Recast everything from the first line down to the line containing "25H107L105 15L96 12V8H90V10L70", both included, as a numbered list, leaving out blank lines.

>> BEGIN

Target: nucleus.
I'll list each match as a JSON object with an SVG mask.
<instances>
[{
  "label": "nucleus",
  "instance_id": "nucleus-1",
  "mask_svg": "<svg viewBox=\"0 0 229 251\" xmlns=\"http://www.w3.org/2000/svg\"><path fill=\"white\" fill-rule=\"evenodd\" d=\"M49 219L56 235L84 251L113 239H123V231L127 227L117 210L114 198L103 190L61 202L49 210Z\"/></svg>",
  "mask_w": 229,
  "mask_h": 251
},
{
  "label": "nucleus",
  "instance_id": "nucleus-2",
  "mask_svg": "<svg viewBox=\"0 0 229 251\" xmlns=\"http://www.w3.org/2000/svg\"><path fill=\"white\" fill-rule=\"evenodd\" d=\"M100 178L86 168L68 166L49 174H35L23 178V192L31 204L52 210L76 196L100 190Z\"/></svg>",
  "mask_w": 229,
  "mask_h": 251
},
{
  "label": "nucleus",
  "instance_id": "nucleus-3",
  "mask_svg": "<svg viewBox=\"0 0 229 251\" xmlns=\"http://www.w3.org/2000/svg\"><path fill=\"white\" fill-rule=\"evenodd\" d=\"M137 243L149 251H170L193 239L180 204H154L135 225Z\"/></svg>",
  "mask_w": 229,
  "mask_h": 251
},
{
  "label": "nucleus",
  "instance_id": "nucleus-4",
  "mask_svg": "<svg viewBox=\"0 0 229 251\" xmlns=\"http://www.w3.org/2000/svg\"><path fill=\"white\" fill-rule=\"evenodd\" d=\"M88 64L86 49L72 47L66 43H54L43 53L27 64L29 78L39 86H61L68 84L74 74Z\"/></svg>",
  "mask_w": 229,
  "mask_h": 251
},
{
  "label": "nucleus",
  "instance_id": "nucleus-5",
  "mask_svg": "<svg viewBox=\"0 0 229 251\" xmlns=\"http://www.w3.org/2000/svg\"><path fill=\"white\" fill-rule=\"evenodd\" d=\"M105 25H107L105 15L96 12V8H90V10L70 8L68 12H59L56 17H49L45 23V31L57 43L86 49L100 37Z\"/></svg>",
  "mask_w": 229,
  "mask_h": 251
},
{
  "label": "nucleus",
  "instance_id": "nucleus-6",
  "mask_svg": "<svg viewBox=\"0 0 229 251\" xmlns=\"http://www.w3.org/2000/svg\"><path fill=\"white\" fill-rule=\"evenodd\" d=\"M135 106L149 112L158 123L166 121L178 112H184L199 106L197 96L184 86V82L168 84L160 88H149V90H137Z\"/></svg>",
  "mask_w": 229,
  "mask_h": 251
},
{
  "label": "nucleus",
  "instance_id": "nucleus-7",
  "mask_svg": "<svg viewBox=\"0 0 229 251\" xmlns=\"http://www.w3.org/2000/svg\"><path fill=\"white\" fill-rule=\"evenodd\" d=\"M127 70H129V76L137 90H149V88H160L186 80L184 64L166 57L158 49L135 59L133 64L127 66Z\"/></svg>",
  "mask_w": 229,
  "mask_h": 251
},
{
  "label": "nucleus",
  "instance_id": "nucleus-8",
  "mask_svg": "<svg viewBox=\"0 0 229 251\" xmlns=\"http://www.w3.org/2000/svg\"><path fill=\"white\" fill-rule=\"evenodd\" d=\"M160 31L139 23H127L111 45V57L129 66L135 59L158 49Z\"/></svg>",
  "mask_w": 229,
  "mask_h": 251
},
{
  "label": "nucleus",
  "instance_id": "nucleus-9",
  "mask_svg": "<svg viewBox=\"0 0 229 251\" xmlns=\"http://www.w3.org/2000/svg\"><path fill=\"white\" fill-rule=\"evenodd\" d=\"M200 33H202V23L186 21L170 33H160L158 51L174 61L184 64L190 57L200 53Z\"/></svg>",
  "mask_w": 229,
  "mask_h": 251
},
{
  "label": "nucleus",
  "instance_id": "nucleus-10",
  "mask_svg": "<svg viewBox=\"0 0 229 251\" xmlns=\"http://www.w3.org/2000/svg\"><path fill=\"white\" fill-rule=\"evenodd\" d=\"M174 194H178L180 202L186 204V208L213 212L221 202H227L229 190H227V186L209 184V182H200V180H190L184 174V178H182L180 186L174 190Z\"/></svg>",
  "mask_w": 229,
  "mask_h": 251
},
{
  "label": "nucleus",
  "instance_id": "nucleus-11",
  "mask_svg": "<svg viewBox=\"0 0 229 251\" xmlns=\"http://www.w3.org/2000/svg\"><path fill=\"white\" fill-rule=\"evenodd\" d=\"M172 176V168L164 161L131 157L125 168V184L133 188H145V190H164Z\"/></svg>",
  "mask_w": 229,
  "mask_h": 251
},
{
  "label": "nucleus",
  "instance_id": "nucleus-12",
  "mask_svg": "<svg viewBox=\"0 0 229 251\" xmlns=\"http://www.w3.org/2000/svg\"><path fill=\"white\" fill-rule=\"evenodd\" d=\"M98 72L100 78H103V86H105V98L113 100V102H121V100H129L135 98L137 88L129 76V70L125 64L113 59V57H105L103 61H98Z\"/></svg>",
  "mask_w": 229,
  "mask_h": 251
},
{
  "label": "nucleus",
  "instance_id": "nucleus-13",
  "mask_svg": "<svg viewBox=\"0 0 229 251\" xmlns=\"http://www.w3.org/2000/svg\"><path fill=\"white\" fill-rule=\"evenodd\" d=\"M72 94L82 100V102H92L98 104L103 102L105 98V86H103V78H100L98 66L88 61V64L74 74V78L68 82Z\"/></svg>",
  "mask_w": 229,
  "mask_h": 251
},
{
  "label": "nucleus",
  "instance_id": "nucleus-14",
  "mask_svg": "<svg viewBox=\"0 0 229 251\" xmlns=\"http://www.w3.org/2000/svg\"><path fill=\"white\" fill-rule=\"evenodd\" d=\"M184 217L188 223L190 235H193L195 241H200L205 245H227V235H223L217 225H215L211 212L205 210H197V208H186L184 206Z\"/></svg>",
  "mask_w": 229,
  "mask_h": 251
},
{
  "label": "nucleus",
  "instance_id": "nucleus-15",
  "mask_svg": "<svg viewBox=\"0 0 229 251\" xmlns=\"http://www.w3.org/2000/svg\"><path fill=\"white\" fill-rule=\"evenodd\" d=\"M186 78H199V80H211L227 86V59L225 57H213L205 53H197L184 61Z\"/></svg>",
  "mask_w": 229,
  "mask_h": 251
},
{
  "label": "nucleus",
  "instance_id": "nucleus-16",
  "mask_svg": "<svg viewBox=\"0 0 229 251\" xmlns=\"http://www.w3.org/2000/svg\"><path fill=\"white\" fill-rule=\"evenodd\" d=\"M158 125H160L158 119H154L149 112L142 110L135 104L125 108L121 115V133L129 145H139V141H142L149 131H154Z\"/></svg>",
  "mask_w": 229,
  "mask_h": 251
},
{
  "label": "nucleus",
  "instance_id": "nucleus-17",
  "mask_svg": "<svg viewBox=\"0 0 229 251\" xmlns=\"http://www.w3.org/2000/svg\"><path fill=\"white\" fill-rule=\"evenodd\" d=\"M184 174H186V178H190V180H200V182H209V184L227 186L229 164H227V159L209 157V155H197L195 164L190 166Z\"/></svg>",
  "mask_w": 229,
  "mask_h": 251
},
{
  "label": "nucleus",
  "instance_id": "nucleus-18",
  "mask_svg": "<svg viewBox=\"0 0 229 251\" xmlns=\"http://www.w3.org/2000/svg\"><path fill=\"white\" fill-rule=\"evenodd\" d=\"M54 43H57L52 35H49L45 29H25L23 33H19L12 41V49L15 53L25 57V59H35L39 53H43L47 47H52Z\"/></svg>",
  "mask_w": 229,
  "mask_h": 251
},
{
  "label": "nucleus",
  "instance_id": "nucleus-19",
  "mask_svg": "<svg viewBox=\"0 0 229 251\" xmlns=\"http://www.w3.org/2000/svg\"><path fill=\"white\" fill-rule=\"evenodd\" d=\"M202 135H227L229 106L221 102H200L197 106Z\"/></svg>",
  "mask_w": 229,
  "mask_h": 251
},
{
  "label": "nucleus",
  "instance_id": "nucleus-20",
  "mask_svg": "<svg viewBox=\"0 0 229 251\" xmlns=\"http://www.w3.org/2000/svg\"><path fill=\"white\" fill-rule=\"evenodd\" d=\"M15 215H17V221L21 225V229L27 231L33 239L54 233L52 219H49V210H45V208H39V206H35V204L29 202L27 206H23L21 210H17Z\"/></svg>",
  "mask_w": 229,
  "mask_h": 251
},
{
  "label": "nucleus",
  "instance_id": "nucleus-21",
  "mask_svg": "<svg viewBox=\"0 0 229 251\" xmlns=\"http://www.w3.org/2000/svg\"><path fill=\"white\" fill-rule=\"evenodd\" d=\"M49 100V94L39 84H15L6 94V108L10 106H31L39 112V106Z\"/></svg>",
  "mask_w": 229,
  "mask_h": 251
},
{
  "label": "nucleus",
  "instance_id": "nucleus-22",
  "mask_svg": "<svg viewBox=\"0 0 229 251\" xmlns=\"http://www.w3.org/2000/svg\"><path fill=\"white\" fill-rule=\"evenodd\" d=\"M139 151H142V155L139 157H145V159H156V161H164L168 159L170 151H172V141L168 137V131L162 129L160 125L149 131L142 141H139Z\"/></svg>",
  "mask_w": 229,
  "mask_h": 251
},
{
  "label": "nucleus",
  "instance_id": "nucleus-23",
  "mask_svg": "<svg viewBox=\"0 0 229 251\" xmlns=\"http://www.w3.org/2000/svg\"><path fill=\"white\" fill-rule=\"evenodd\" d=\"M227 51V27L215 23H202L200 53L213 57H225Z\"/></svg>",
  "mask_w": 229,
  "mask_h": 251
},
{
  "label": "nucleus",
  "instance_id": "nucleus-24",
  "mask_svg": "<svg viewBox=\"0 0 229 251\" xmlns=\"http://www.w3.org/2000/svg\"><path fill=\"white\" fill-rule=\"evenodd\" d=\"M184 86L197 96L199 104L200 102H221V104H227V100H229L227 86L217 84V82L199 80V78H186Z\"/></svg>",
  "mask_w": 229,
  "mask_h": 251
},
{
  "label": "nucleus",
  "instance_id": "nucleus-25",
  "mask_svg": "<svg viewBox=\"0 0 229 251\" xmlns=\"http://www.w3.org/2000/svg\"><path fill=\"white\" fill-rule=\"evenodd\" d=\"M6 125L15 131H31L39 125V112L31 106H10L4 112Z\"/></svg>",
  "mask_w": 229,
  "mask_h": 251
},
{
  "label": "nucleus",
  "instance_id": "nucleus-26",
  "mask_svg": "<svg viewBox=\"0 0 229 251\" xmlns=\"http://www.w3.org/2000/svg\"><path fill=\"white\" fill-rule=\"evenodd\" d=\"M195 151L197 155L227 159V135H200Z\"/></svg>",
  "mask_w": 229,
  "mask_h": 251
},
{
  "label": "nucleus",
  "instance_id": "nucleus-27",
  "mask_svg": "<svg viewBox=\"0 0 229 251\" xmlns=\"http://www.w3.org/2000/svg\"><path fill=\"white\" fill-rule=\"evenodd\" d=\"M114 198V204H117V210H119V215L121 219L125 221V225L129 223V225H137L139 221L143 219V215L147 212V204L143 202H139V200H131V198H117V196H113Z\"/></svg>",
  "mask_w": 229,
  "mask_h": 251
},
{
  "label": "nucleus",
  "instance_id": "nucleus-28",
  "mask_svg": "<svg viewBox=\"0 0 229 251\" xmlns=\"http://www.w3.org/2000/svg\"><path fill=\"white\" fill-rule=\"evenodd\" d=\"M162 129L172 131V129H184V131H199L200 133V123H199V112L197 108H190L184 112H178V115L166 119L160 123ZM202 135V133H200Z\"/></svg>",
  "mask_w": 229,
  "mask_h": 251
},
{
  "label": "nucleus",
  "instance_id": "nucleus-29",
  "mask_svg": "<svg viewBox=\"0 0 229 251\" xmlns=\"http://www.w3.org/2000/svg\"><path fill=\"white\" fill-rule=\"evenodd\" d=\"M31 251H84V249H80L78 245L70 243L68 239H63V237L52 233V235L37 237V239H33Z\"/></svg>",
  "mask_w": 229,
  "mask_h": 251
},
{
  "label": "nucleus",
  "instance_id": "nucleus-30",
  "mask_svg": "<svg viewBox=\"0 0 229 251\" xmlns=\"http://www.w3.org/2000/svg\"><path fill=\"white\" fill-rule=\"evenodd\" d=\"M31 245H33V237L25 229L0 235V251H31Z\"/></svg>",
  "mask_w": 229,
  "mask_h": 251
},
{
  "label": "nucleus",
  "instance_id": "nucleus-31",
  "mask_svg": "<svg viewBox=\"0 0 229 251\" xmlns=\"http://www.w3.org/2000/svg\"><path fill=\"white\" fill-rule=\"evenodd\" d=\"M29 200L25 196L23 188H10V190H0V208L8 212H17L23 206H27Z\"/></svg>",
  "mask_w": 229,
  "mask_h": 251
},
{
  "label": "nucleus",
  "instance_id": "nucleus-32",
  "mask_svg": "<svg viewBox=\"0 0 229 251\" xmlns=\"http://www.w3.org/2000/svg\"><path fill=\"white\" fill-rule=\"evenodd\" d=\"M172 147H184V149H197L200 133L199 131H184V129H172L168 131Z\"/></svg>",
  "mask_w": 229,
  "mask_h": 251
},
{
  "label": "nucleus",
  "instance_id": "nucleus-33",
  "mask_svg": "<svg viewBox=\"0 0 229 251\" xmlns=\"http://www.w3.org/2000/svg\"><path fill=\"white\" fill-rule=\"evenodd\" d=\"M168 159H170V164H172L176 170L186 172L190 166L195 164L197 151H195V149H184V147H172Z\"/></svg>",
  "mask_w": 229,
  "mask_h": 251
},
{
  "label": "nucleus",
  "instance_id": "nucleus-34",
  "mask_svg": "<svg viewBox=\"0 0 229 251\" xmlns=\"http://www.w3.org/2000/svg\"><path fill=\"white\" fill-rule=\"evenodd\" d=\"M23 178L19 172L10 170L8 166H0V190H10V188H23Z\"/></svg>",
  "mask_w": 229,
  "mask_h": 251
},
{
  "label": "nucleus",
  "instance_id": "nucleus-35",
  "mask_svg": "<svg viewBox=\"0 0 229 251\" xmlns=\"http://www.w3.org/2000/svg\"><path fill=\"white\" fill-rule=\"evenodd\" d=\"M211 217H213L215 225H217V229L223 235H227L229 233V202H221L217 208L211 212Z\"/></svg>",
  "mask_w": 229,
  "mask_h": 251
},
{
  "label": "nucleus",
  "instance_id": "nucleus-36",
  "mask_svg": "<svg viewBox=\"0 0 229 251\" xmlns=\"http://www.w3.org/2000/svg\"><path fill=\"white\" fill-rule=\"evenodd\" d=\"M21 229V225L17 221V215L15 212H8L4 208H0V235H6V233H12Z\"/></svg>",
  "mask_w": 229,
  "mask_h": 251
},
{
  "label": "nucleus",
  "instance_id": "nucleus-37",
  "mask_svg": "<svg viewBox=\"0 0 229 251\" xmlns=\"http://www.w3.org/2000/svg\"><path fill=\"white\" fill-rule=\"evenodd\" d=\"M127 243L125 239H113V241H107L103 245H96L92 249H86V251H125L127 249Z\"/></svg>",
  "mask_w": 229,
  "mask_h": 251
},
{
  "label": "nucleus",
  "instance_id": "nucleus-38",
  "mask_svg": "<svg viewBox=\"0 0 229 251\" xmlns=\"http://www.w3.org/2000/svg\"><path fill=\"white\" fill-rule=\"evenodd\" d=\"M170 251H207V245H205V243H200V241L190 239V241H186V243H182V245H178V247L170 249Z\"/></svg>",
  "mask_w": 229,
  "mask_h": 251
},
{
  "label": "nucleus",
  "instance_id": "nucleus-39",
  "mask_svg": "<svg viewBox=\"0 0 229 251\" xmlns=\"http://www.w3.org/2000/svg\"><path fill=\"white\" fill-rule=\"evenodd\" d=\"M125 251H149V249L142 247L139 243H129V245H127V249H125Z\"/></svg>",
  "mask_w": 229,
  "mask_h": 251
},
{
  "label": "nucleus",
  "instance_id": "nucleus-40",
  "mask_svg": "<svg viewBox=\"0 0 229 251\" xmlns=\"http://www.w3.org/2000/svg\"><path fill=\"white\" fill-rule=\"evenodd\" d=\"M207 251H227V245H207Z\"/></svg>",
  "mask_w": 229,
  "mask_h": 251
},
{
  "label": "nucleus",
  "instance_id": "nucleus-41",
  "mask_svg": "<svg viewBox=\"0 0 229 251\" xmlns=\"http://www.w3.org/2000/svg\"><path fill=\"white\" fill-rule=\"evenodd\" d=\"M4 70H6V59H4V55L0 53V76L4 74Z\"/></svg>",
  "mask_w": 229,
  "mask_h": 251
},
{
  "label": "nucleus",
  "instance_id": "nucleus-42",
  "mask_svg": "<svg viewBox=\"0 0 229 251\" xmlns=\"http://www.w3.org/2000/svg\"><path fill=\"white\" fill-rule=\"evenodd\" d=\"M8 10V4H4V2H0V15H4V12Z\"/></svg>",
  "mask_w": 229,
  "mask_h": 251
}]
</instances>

>> END

#### Exercise answer
1. Target: nucleus.
2. I'll list each match as a JSON object with an SVG mask.
3. <instances>
4. [{
5.   "label": "nucleus",
6.   "instance_id": "nucleus-1",
7.   "mask_svg": "<svg viewBox=\"0 0 229 251\" xmlns=\"http://www.w3.org/2000/svg\"><path fill=\"white\" fill-rule=\"evenodd\" d=\"M49 219L56 235L84 251L113 239H123V231L127 227L117 210L114 198L103 190L61 202L49 210Z\"/></svg>",
8.   "mask_w": 229,
9.   "mask_h": 251
10. },
11. {
12.   "label": "nucleus",
13.   "instance_id": "nucleus-2",
14.   "mask_svg": "<svg viewBox=\"0 0 229 251\" xmlns=\"http://www.w3.org/2000/svg\"><path fill=\"white\" fill-rule=\"evenodd\" d=\"M100 178L86 168L68 166L49 174H35L23 178V192L31 204L52 210L76 196L100 190Z\"/></svg>",
15.   "mask_w": 229,
16.   "mask_h": 251
17. },
18. {
19.   "label": "nucleus",
20.   "instance_id": "nucleus-3",
21.   "mask_svg": "<svg viewBox=\"0 0 229 251\" xmlns=\"http://www.w3.org/2000/svg\"><path fill=\"white\" fill-rule=\"evenodd\" d=\"M137 243L149 251H170L193 239L180 204H154L135 225Z\"/></svg>",
22.   "mask_w": 229,
23.   "mask_h": 251
24. },
25. {
26.   "label": "nucleus",
27.   "instance_id": "nucleus-4",
28.   "mask_svg": "<svg viewBox=\"0 0 229 251\" xmlns=\"http://www.w3.org/2000/svg\"><path fill=\"white\" fill-rule=\"evenodd\" d=\"M88 64L86 49L72 47L66 43H54L43 53L27 64L29 78L39 86H61L68 84L74 74Z\"/></svg>",
29.   "mask_w": 229,
30.   "mask_h": 251
31. },
32. {
33.   "label": "nucleus",
34.   "instance_id": "nucleus-5",
35.   "mask_svg": "<svg viewBox=\"0 0 229 251\" xmlns=\"http://www.w3.org/2000/svg\"><path fill=\"white\" fill-rule=\"evenodd\" d=\"M105 25H107L105 15L96 12V8H90V10L70 8L68 12H59L56 17H49L45 23V31L57 43L86 49L100 37Z\"/></svg>",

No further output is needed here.